Given instruction:
Skip the pictures and quote all of the lines exactly.
++++ Dataset
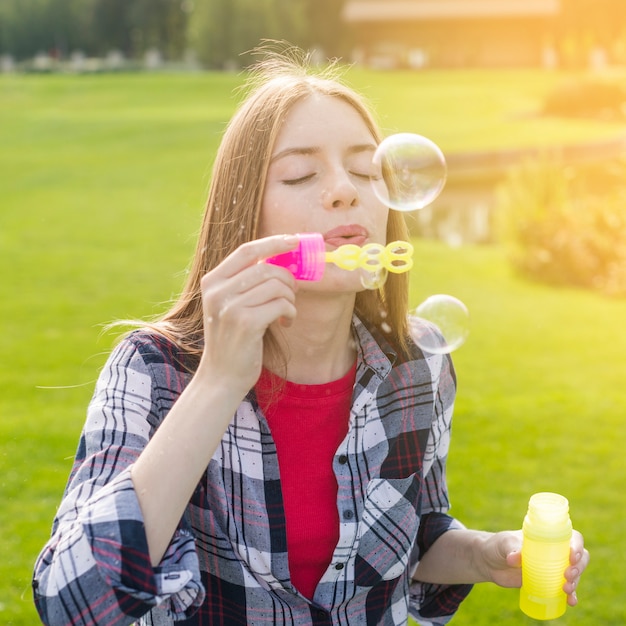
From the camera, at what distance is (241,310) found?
1284 millimetres

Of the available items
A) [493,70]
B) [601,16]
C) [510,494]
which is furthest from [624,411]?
[493,70]

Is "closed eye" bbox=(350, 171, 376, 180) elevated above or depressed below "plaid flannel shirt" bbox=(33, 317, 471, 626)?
above

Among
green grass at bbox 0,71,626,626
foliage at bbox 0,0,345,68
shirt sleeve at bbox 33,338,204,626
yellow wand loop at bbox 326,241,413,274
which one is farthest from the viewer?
foliage at bbox 0,0,345,68

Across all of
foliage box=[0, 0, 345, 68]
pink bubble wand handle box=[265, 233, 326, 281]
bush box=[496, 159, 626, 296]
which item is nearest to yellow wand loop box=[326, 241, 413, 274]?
pink bubble wand handle box=[265, 233, 326, 281]

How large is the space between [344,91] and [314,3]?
30.2 metres

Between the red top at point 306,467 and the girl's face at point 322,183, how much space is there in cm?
26

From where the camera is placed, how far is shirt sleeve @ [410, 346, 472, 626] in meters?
1.84

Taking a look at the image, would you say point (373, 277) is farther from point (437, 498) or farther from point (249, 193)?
point (437, 498)

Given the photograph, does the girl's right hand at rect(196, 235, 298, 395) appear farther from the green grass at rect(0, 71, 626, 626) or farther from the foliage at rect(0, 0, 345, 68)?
the foliage at rect(0, 0, 345, 68)

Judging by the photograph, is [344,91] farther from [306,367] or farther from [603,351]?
[603,351]

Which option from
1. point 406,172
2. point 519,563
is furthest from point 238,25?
point 519,563

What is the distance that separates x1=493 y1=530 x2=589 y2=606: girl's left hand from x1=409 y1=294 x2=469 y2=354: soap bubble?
1.40 feet

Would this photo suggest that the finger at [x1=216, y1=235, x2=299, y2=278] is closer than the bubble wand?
Yes

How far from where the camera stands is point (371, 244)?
1.63 metres
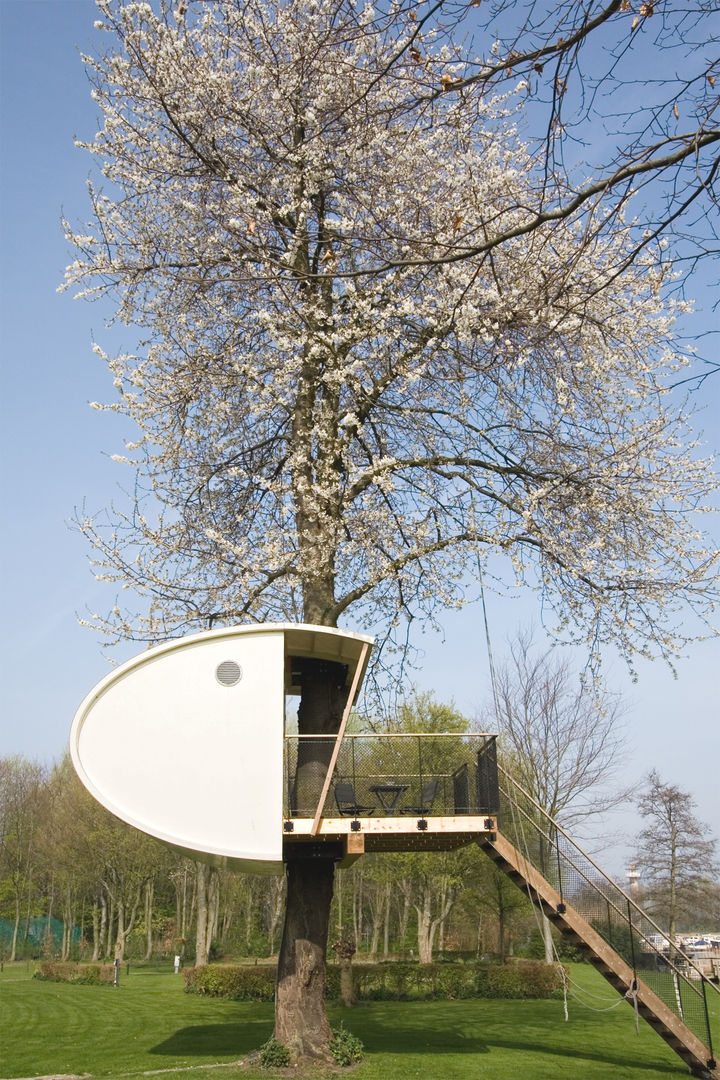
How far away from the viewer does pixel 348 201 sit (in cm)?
1462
++++++++
Result:
From the camera, at what distance is (241,310) found?
1284 millimetres

Of the available items
A) [493,70]
B) [601,16]
C) [510,494]
which is furthest from [624,411]?
[493,70]

Is "closed eye" bbox=(350, 171, 376, 180) elevated above or depressed below "plaid flannel shirt" bbox=(33, 317, 471, 626)?
above

Among
green grass at bbox 0,71,626,626
foliage at bbox 0,0,345,68
shirt sleeve at bbox 33,338,204,626
yellow wand loop at bbox 326,241,413,274
which one is farthest from the viewer?
foliage at bbox 0,0,345,68

Across all of
foliage box=[0, 0, 345, 68]
pink bubble wand handle box=[265, 233, 326, 281]
bush box=[496, 159, 626, 296]
which item is nearest to yellow wand loop box=[326, 241, 413, 274]?
pink bubble wand handle box=[265, 233, 326, 281]

How large is the space between [344,91] and [314,3]?
30.2 metres

Between the red top at point 306,467 and the girl's face at point 322,183, how much space is there in cm?
26

From where the camera is placed, how far is shirt sleeve @ [410, 346, 472, 626] in meters?
1.84

Taking a look at the image, would you say point (373, 277) is farther from point (437, 498) or farther from point (249, 193)?
point (437, 498)

Given the photograph, does the girl's right hand at rect(196, 235, 298, 395) appear farther from the green grass at rect(0, 71, 626, 626) or farther from the foliage at rect(0, 0, 345, 68)?
the foliage at rect(0, 0, 345, 68)

Judging by the photograph, is [344,91] farther from [306,367] or farther from [603,351]?
[603,351]

Which option from
1. point 406,172
2. point 519,563
is furthest from point 238,25?
point 519,563

What is the distance that separates x1=493 y1=530 x2=589 y2=606: girl's left hand from x1=409 y1=294 x2=469 y2=354: soap bubble?
1.40 feet

Would this photo suggest that the finger at [x1=216, y1=235, x2=299, y2=278] is closer than the bubble wand?
Yes

How far from where the camera stands is point (371, 244)?
1.63 metres
How far away from the viewer does pixel 348 201 sit (in cm)?
1462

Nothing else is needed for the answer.